Any one have any experience with these?
Basically split deep- queen right one side, queen less the other and or divided with an QE and cloake board.
I ran a nuc QL free flying starter finisher last season and was thinking about a 5 over 5 cloake for this year.
However the lack of lifting and what seems to be faster easier management of this set up is intriguing and I can't realy use more then 10 cells a week
Oldtimer had a post including a photo (I think) of a queen excluder bent at a 90 Deg. and slotted into a deep box. It made queen right and queenless sections in a deep hive body.
Grafting one bar/week into a single divided into a breeder side and a free flying starter-finisher side will yield about 13 excellent cells/week. Every two weeks the sides are switched.
and from Eva Crane
caption reads "AUSTRALIA, 1967, NEW SOUTH WALES, Queen rearing hive. L. space for 8-frame colony (frame of young brood next to queen excluder). R. space for 4 frames newly-capped brood; queen cells; newly-capped brood; pollen and honey."

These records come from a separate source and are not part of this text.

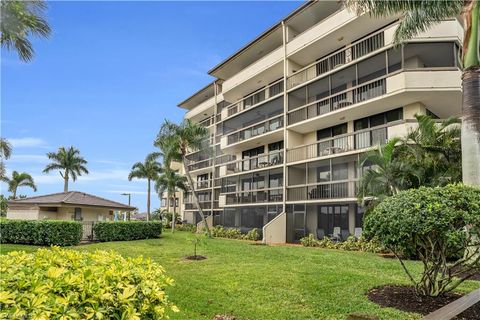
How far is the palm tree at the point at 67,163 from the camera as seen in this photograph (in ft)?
173

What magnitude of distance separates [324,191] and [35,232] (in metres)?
18.0

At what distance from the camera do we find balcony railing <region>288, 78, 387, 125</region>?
21.4 meters

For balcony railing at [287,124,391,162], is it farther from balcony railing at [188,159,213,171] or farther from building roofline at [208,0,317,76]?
balcony railing at [188,159,213,171]

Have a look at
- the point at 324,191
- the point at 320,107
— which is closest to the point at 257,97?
the point at 320,107

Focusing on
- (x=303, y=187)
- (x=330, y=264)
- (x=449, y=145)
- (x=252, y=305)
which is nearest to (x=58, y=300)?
(x=252, y=305)

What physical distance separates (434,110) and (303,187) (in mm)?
9983

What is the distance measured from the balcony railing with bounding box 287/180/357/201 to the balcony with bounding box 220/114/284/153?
5235 millimetres

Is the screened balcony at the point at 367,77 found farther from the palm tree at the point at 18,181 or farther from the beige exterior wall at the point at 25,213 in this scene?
the palm tree at the point at 18,181

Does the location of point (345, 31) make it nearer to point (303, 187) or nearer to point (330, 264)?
point (303, 187)

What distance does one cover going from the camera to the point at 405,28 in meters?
14.8

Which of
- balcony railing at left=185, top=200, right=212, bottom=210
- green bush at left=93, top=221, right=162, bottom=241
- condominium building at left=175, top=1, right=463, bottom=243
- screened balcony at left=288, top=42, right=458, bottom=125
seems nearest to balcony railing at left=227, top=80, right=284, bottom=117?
condominium building at left=175, top=1, right=463, bottom=243

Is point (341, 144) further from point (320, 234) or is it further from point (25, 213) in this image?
point (25, 213)

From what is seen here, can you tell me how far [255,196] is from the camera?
101 ft

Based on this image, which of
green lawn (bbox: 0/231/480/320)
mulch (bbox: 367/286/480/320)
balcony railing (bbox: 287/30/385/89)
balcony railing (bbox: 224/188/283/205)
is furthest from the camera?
balcony railing (bbox: 224/188/283/205)
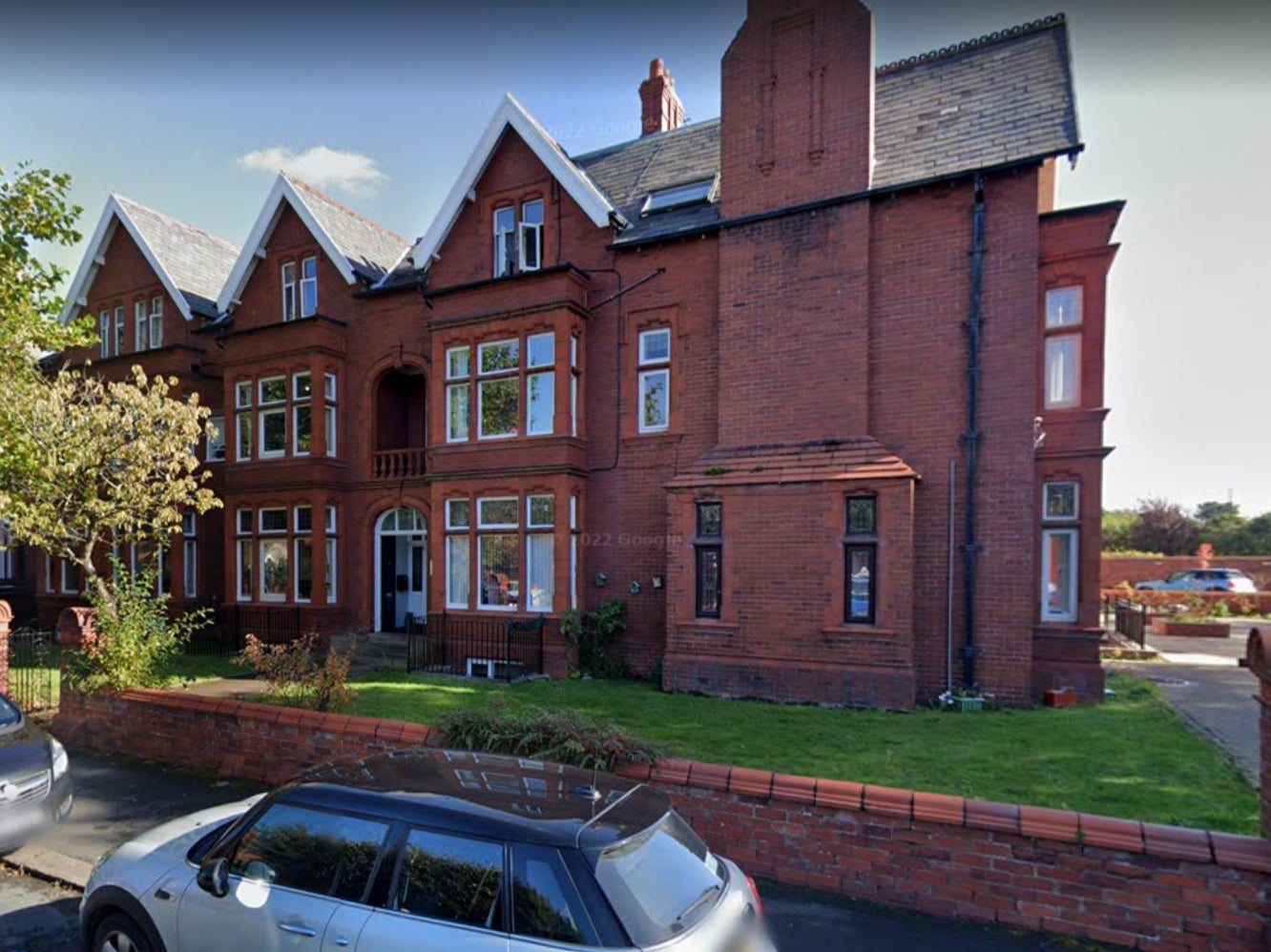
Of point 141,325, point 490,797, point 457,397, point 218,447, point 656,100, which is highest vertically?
point 656,100

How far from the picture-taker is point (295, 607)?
15109 mm

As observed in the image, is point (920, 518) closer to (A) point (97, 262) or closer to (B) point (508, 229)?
(B) point (508, 229)

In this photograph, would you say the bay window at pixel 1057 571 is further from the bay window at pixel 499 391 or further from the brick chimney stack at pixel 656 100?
the brick chimney stack at pixel 656 100

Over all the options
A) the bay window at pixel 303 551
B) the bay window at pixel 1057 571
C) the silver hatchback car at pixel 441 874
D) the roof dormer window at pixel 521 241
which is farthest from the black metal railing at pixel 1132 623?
the bay window at pixel 303 551

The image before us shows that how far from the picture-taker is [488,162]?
14281mm

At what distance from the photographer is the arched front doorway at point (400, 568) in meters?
15.8

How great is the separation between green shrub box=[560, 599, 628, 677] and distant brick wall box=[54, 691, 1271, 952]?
7273 millimetres

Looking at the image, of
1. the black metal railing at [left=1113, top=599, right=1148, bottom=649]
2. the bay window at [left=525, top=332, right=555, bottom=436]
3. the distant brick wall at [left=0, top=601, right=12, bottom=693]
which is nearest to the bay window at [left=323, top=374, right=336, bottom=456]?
the bay window at [left=525, top=332, right=555, bottom=436]

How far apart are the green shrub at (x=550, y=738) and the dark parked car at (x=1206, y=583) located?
29.1m

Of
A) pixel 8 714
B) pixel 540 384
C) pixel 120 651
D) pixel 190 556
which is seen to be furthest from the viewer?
pixel 190 556

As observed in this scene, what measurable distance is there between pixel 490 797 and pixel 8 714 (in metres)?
6.58

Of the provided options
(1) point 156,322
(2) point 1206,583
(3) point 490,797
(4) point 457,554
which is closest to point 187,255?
(1) point 156,322

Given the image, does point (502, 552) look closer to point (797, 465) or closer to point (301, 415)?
point (797, 465)

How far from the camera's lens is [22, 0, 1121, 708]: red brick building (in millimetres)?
10000
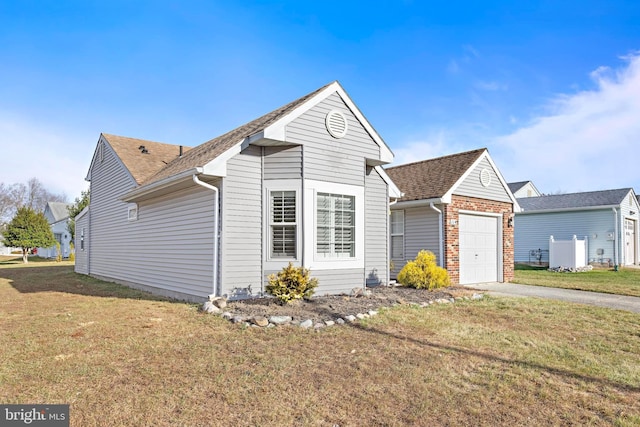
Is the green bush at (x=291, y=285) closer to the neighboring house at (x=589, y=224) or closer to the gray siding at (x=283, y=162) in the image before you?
the gray siding at (x=283, y=162)

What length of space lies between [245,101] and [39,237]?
2424 cm

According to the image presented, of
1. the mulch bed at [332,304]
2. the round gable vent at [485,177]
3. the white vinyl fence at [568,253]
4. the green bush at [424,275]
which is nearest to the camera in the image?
the mulch bed at [332,304]

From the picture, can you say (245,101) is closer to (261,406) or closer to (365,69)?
(365,69)

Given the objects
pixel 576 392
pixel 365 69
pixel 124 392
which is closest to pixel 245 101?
pixel 365 69

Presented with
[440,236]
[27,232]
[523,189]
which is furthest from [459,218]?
[27,232]

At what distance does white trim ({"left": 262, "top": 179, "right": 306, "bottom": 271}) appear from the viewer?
8.77 m

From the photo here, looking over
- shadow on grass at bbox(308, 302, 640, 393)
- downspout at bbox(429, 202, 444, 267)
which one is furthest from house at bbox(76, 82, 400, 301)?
shadow on grass at bbox(308, 302, 640, 393)

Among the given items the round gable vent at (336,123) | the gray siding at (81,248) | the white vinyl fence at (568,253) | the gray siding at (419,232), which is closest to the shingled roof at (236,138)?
the round gable vent at (336,123)

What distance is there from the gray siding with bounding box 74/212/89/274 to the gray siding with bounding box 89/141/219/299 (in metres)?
0.46

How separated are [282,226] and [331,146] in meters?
2.27

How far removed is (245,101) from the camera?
594 inches

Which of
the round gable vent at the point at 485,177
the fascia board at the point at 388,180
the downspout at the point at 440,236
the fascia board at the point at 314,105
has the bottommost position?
the downspout at the point at 440,236

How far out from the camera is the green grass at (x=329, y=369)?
11.8ft

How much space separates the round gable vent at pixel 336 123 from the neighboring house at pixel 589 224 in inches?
770
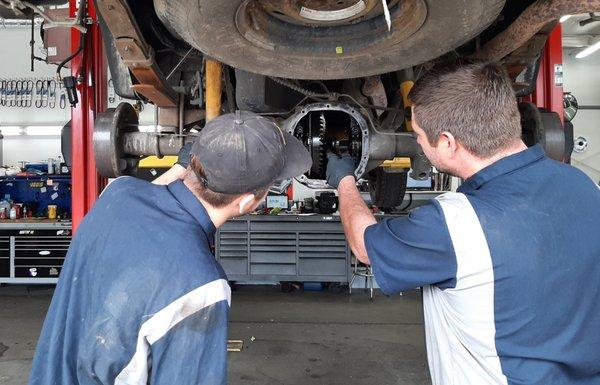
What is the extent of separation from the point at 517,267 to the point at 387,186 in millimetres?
1834

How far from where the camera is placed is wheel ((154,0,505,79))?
106cm

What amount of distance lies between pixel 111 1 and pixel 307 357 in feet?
8.61

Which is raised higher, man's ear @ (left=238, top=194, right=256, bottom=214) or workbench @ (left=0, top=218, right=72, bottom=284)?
man's ear @ (left=238, top=194, right=256, bottom=214)

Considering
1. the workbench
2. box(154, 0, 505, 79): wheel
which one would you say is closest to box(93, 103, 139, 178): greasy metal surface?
box(154, 0, 505, 79): wheel

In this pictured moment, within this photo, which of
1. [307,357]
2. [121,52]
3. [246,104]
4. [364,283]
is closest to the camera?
[121,52]

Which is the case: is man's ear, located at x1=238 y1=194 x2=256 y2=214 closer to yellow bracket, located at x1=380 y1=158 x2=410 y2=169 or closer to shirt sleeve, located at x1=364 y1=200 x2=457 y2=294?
shirt sleeve, located at x1=364 y1=200 x2=457 y2=294

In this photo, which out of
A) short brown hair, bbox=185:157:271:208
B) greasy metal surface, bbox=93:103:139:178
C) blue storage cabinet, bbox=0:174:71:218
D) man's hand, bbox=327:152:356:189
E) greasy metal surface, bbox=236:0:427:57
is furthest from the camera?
blue storage cabinet, bbox=0:174:71:218

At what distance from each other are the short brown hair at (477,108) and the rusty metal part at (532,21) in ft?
1.03

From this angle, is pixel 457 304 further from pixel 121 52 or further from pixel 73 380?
pixel 121 52

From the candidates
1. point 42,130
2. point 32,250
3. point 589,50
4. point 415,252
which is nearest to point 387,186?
point 415,252

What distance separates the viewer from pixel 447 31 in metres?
1.15

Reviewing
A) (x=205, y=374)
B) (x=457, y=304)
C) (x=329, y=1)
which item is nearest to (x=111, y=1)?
(x=329, y=1)

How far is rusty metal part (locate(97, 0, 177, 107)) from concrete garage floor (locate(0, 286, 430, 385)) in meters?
1.92

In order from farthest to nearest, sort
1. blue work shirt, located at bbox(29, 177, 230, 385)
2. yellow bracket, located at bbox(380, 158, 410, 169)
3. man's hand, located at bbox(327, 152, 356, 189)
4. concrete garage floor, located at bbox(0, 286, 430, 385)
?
concrete garage floor, located at bbox(0, 286, 430, 385), yellow bracket, located at bbox(380, 158, 410, 169), man's hand, located at bbox(327, 152, 356, 189), blue work shirt, located at bbox(29, 177, 230, 385)
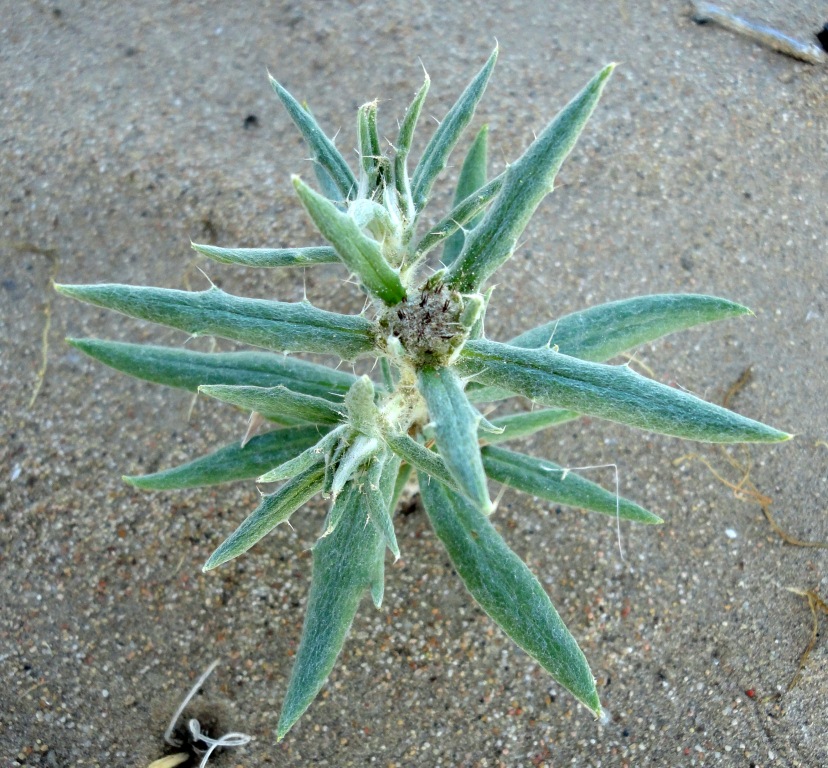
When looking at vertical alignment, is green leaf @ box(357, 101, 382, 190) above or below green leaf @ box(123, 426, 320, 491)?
above

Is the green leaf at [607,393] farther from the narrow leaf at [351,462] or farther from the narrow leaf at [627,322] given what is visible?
the narrow leaf at [627,322]

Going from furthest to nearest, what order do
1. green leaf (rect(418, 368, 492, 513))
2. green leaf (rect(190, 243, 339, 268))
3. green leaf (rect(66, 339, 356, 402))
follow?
green leaf (rect(66, 339, 356, 402)) → green leaf (rect(190, 243, 339, 268)) → green leaf (rect(418, 368, 492, 513))

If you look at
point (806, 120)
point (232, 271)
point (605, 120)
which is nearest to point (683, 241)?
point (605, 120)

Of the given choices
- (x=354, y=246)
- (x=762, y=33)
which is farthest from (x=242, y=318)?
(x=762, y=33)

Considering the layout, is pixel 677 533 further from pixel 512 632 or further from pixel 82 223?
pixel 82 223

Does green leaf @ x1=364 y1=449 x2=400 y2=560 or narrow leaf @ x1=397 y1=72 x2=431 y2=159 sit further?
narrow leaf @ x1=397 y1=72 x2=431 y2=159

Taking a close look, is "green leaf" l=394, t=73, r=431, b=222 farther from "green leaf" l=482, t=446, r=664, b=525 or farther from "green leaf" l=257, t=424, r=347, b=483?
"green leaf" l=482, t=446, r=664, b=525

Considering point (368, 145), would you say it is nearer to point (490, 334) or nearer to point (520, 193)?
point (520, 193)

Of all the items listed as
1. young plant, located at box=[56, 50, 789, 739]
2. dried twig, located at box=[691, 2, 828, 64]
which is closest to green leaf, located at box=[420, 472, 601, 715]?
young plant, located at box=[56, 50, 789, 739]
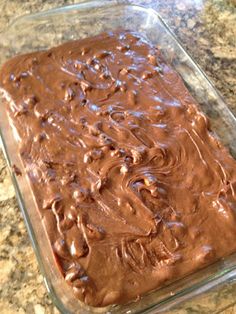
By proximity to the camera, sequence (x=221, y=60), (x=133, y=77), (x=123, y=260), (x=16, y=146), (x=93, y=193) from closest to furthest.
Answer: (x=123, y=260), (x=93, y=193), (x=16, y=146), (x=133, y=77), (x=221, y=60)

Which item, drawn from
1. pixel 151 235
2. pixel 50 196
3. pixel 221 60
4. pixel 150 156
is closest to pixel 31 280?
pixel 50 196

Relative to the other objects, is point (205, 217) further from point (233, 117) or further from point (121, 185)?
point (233, 117)

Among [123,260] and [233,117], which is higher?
[233,117]

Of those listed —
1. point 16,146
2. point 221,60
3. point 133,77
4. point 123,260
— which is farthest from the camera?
point 221,60
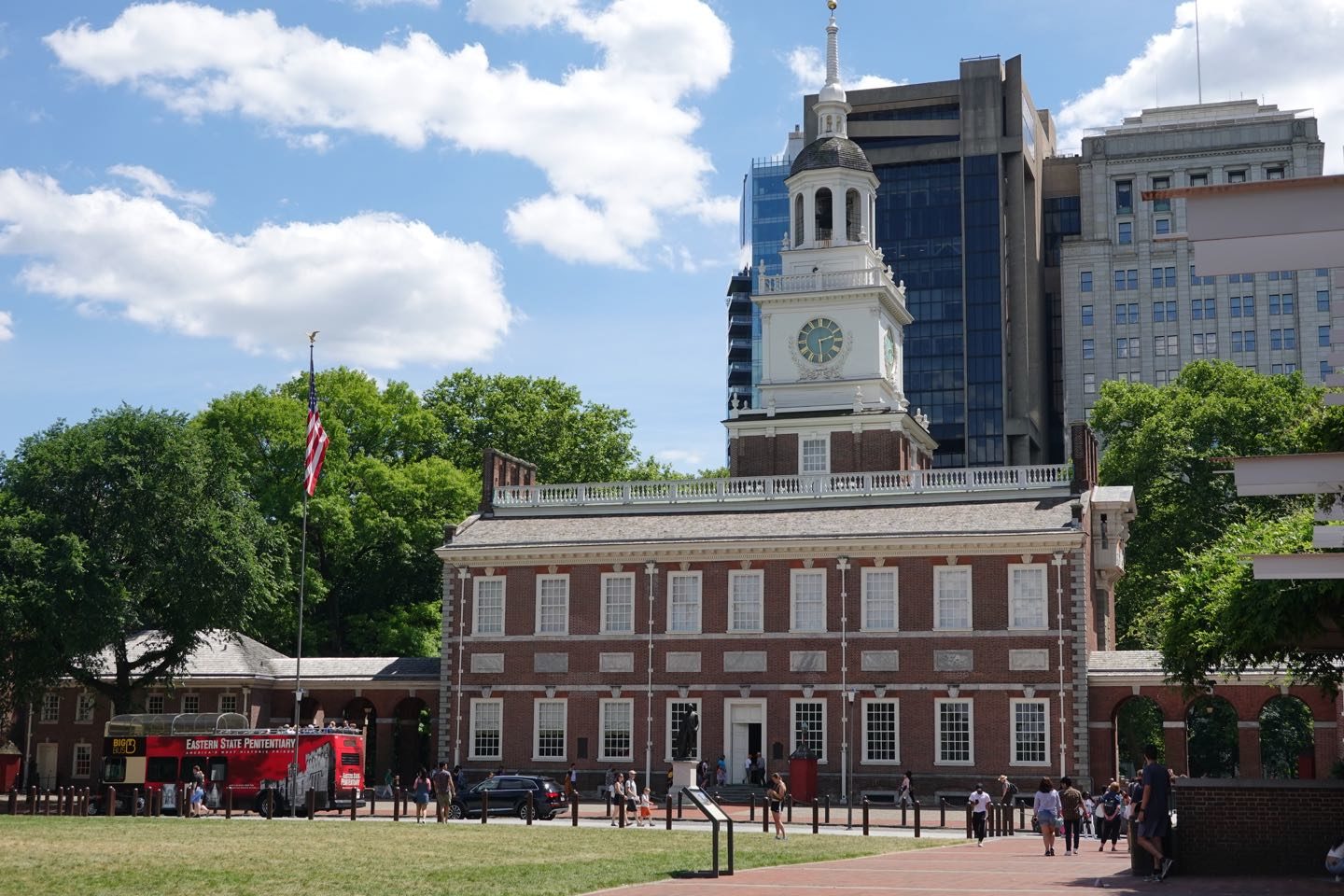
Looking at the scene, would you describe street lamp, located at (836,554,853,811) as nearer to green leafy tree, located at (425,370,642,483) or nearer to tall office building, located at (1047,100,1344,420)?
green leafy tree, located at (425,370,642,483)

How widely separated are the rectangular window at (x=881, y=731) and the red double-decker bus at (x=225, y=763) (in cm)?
1521

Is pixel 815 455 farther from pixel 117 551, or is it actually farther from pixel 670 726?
pixel 117 551

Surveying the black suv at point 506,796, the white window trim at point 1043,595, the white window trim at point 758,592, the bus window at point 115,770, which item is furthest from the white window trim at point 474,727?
the white window trim at point 1043,595

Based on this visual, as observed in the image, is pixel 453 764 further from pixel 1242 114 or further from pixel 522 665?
pixel 1242 114

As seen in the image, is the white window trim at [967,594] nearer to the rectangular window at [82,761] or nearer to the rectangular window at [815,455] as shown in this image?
the rectangular window at [815,455]

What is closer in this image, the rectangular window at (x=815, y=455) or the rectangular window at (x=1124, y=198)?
the rectangular window at (x=815, y=455)

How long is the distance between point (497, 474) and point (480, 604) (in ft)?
20.1

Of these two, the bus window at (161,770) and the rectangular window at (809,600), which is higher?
the rectangular window at (809,600)

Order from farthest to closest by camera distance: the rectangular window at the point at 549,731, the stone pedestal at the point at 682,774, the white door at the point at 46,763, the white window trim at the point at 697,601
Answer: the white door at the point at 46,763 < the rectangular window at the point at 549,731 < the white window trim at the point at 697,601 < the stone pedestal at the point at 682,774

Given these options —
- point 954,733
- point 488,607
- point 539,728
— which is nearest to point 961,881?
point 954,733

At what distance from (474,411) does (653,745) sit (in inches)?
1218

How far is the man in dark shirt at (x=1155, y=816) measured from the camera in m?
Answer: 23.5

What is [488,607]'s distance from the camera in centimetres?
5547

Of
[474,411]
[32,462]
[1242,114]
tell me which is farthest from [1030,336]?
[32,462]
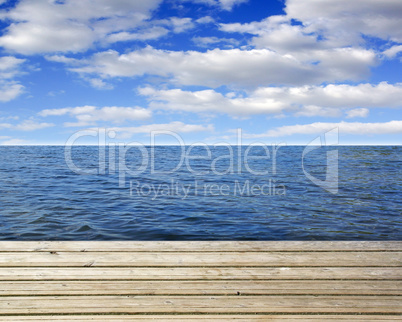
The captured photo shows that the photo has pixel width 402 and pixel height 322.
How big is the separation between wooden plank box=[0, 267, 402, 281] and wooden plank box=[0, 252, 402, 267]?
0.12m

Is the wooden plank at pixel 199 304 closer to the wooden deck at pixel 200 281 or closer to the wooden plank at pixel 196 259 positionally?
the wooden deck at pixel 200 281

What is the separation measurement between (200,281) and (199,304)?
41cm

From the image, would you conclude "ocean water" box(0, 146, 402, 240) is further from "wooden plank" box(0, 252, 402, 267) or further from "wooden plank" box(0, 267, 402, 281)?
"wooden plank" box(0, 267, 402, 281)

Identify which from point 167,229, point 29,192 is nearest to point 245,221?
point 167,229

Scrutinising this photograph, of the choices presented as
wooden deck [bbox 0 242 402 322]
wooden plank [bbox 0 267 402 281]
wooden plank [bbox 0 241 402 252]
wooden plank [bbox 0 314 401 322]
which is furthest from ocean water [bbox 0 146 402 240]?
wooden plank [bbox 0 314 401 322]

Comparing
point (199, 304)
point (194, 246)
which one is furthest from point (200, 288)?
point (194, 246)

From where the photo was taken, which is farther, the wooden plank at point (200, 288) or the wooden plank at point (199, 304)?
the wooden plank at point (200, 288)

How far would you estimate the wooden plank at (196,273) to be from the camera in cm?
350

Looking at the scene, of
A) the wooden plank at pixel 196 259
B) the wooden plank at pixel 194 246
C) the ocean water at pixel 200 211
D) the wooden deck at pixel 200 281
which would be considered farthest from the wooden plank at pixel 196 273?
the ocean water at pixel 200 211

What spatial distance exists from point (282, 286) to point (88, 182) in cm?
1520

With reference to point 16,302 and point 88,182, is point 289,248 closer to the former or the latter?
point 16,302

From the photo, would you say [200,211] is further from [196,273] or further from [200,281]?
[200,281]

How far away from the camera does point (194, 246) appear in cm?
432

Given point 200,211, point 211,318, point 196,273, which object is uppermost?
point 196,273
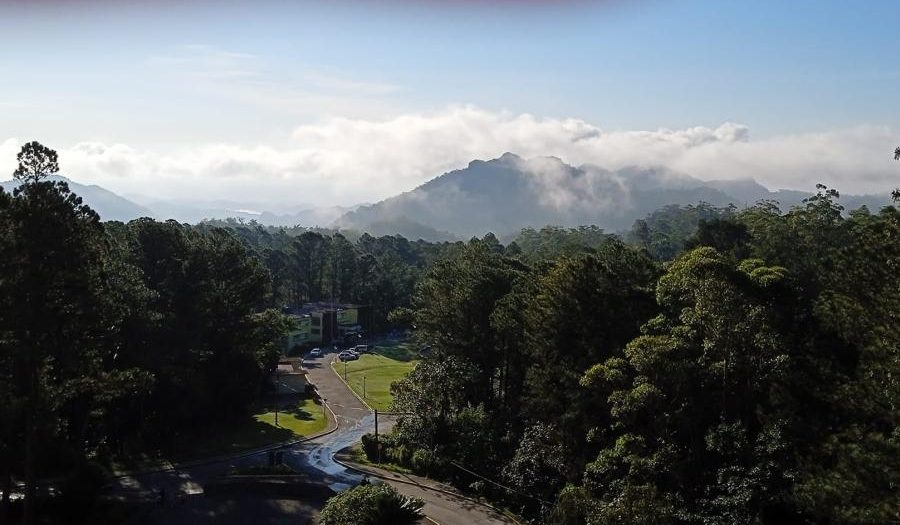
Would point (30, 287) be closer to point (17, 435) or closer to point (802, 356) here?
point (17, 435)

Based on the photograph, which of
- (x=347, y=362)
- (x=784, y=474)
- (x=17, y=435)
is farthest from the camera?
(x=347, y=362)

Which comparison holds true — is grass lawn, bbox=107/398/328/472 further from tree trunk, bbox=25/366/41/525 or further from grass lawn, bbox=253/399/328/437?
tree trunk, bbox=25/366/41/525

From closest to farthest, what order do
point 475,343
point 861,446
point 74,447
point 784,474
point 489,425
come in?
point 861,446
point 784,474
point 74,447
point 489,425
point 475,343

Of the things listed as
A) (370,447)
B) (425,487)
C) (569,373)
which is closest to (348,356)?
(370,447)

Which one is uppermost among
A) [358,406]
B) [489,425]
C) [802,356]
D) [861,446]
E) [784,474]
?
[802,356]

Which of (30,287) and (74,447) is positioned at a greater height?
(30,287)

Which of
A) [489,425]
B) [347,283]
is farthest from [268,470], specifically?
[347,283]

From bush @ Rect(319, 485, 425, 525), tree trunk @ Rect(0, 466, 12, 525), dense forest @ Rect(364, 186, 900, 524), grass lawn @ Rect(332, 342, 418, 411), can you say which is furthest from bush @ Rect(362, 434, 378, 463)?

i run a "breeder timing box" similar to the photo. Three combs on one side of the excluder, and six on the other. The queen goes on the three comb side. By moving a brood comb from her side to the far side of the excluder, and adding a new dark worker comb on her side, and against the excluder. I can time the age of the larvae for grafting. One change I would make to the box in the photo. The entrance shouldn't be on the queen's side of the excluder.
Some years ago I made a 3-partition Timing Box after seeing a FatBeeMan video about them ... but never warmed to using it in practice - so I made a couple of 'Vertical Cloake Boards' from 1.5mm rigid polycarbonate to slip in-between the divider/QX's and the adjacent frames.
Tried that for 2 seasons, then finally gave up playing with it.
In my opinion, nothing beats a vertical Cloake Board arrangement - and for small numbers, I much prefer to use a divided Cloake Board with two 5-frame nuc boxes over, which allows me to use a relatively small colony below the board, with just one functional nuc box above it - with as few as 8 q/cells being drawn at a time.
I've recently made a nuc-sized Cloake Board (AND a Hopkins case !) to fit over a 5-over-5 stack, as I'm becoming more and more enthusiastic about the 'nuc stack' format.